Consider $x \sim \text{Uniform}[0,1]$ and two functions $f(x)$ (highly varying) and $g(x)$ (nearly flat). Both have a well-defined mean (a horizontal line). The variance of $f$ is large because individual values deviate far from the mean; the variance of $g$ is small because $g$ stays close to its mean throughout $[0,1]$. Variance quantifies the amount of spread around the expected value.

3. Covariance

Definition: Covariance (scalar)

The covariance between two random variables $x$ and $y$ (with joint distribution $p(x,y)$) measures the extent to which they vary together:

$$\text{Cov}[x, y] = \mathbb{E}\!\left[(x - \mathbb{E}[x])(y - \mathbb{E}[y])\right]$$

Expanding and applying linearity (the same steps as for variance):

Computational Form $$\text{Cov}[x, y] = \mathbb{E}[xy] - \mathbb{E}[x]\,\mathbb{E}[y]$$

Covariance Matrix for Random Vectors

When $\mathbf{x}$ and $\mathbf{y}$ are random vectors (column vectors of dimension $D$), the covariance generalizes to a matrix:

$$\text{Cov}[\mathbf{x}, \mathbf{y}] = \mathbb{E}\!\left[(\mathbf{x} - \mathbb{E}[\mathbf{x}])(\mathbf{y} - \mathbb{E}[\mathbf{y}])^\top\right] = \mathbb{E}[\mathbf{x}\mathbf{y}^\top] - \mathbb{E}[\mathbf{x}]\,\mathbb{E}[\mathbf{y}]^\top$$

The outer product $(\mathbf{x} - \bar{\mathbf{x}})(\mathbf{y} - \bar{\mathbf{y}})^\top$ is a $D \times D$ matrix; entry $(i,j)$ encodes the covariance between the $i$-th component of $\mathbf{x}$ and the $j$-th component of $\mathbf{y}$. The notation $\text{Cov}[\mathbf{x}]$ (one argument) is shorthand for $\text{Cov}[\mathbf{x}, \mathbf{x}]$, the covariance of $\mathbf{x}$ with itself.

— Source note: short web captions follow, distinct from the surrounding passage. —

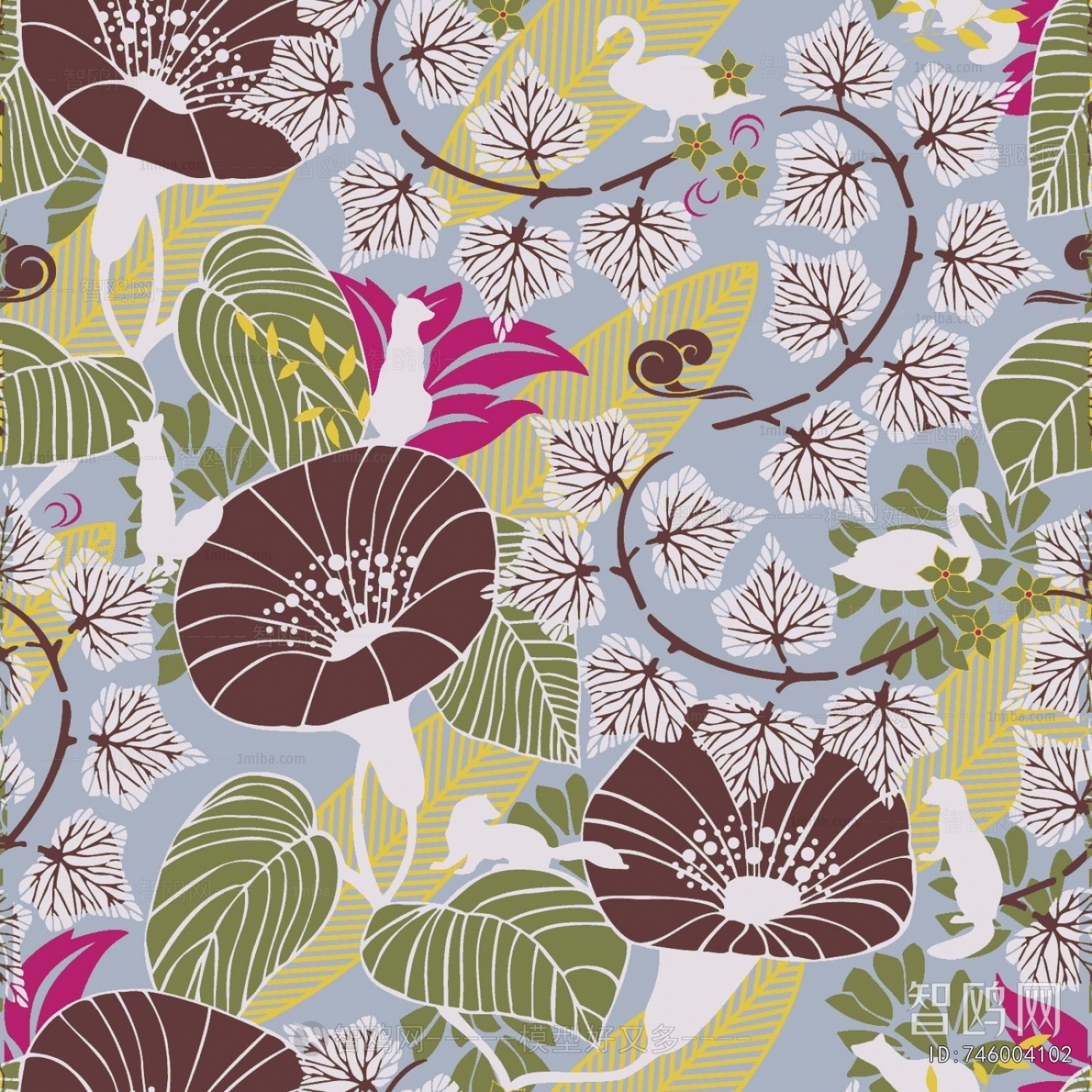 Animal And Plant Pattern Wallpaper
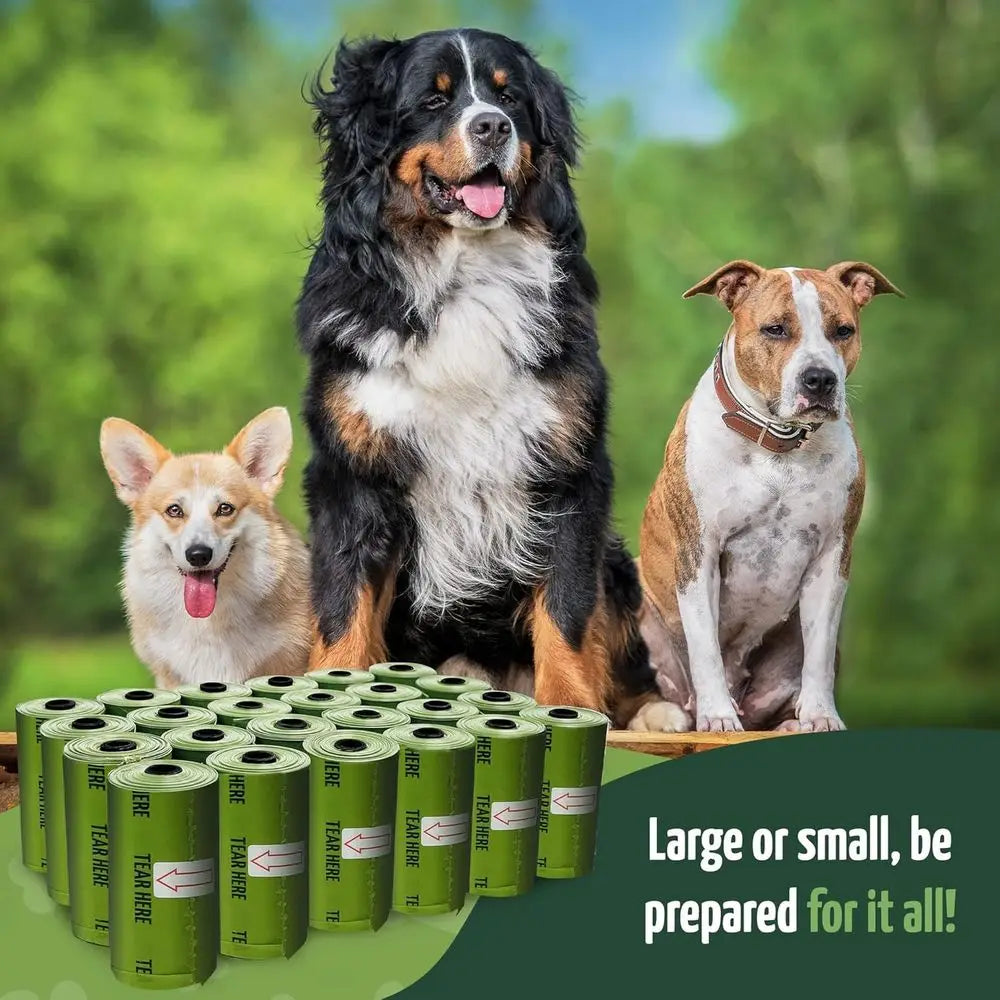 Large Biodegradable Dog Waste Bags with Holder - 360 Count, 24 Rolls, 9x13 Unscented Eco-Friendly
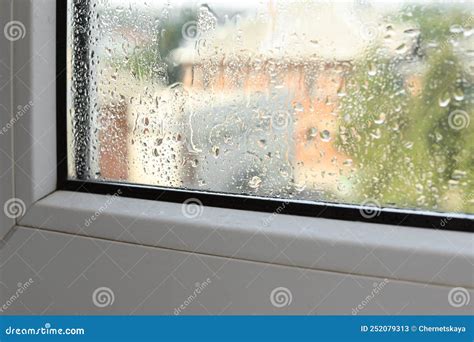 Wet Window On Rainy Day Closeup View From Inside Stock Image Image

4. Independence and Covariance

Recall that $x$ and $y$ are independent if $p(x, y) = p(x)\,p(y)$. We can show that independence implies zero covariance:

$$\text{Cov}[x,y] = \mathbb{E}[xy] - \mathbb{E}[x]\mathbb{E}[y]$$

For the first term, substitute the independence assumption $p(x,y) = p(x)p(y)$:

$$\mathbb{E}[xy] = \int\!\int xy\, p(x,y)\, dx\, dy = \int\!\int xy\, p(x)\,p(y)\, dx\, dy = \int x\,p(x)\,dx \cdot \int y\,p(y)\,dy = \mathbb{E}[x]\,\mathbb{E}[y]$$

So $\text{Cov}[x,y] = \mathbb{E}[x]\mathbb{E}[y] - \mathbb{E}[x]\mathbb{E}[y] = 0$. $\checkmark$

Important caveat: independence implies zero covariance, but zero covariance does not imply independence.

Counterexample: Zero Covariance Without Independence

Let $x \sim \text{Uniform}[-1, 1]$ (so $p(x) = \tfrac{1}{2}$) and define $y = x^2$. Clearly $y$ depends on $x$ — knowing $x$ determines $y$ exactly. Yet:

$\mathbb{E}[xy] = \int_{-1}^{1} x \cdot x^2 \cdot \tfrac{1}{2}\, dx = \tfrac{1}{2}\int_{-1}^{1} x^3\, dx = 0$ (odd function over a symmetric interval)
$\mathbb{E}[x] = \int_{-1}^{1} x \cdot \tfrac{1}{2}\, dx = 0$ (odd function)

So $\text{Cov}[x, y] = 0 - 0 \cdot \mathbb{E}[y] = 0$, even though $x$ and $y$ are completely dependent. Covariance only captures linear dependence; it misses nonlinear relationships like $y = x^2$.